How do you reconcile your statement with: “As do I, which is why penalties should be applied for actual driving violations, as opposed to the chemical content, activities, or mental state of the driver.”
That is not a denial of the law, just an expression of what it should be, and how it should be enforced. I think you should re-examine your positions, they’re rife with inconsistency. For instance, it doesn’t matter that you can put a cell phone down and not be impaired. The issue is with the large number of accidents that’re caused while people are using them.
My point is that many people can talk on a cell phone, or drive while mildly stoned, and still outperform many other completely ‘unimpaired’ drivers.
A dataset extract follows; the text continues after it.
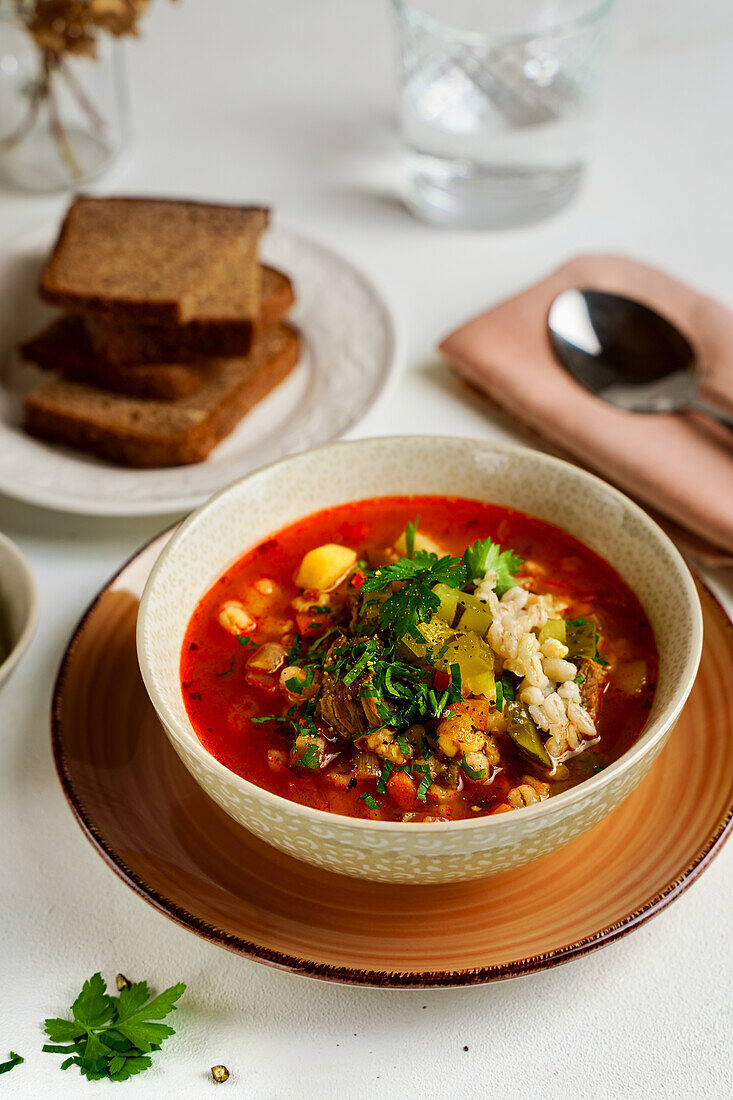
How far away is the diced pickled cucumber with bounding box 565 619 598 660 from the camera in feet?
6.31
Vehicle law enforcement should be based on driver performance, nothing else.
“Should be enforced.” You have no practical knowledge of this. If you do, you first have to show how your idea is better than the existing system. So far you are unimpressive in your reasoning.
Your point that law enforcement should be based on driver performance, nothing else, is completely without merit. My positions are consistent, regardless of what you label them. Driving distracted is against the law. That was covered by the careless and reckless violations I mentioned. Driving chemically impaired is against the law.
Your unproven assertion that ‘mildly’ stoned drivers can outperform unimpaired drivers is meaningless. I’ll leave you with this fine example as I head off into the night:
He was driving fine stoned on coke until he was distracted by the officer’s red lights and ran off the road. He killed the officer and injured the people in the car the officer had stopped for speeding.
Insert marijuana, alcohol, cell phone, and they are all still against the law.
Bend yourself into a pretzel all you want. Drive stoned-go to jail. It is against the law. Drive drunk- go to jail. Drive distracted by a cell phone and change lanes without signaling? Get a ticket. The state has the right and the duty to police the roads. Game. Set. Match.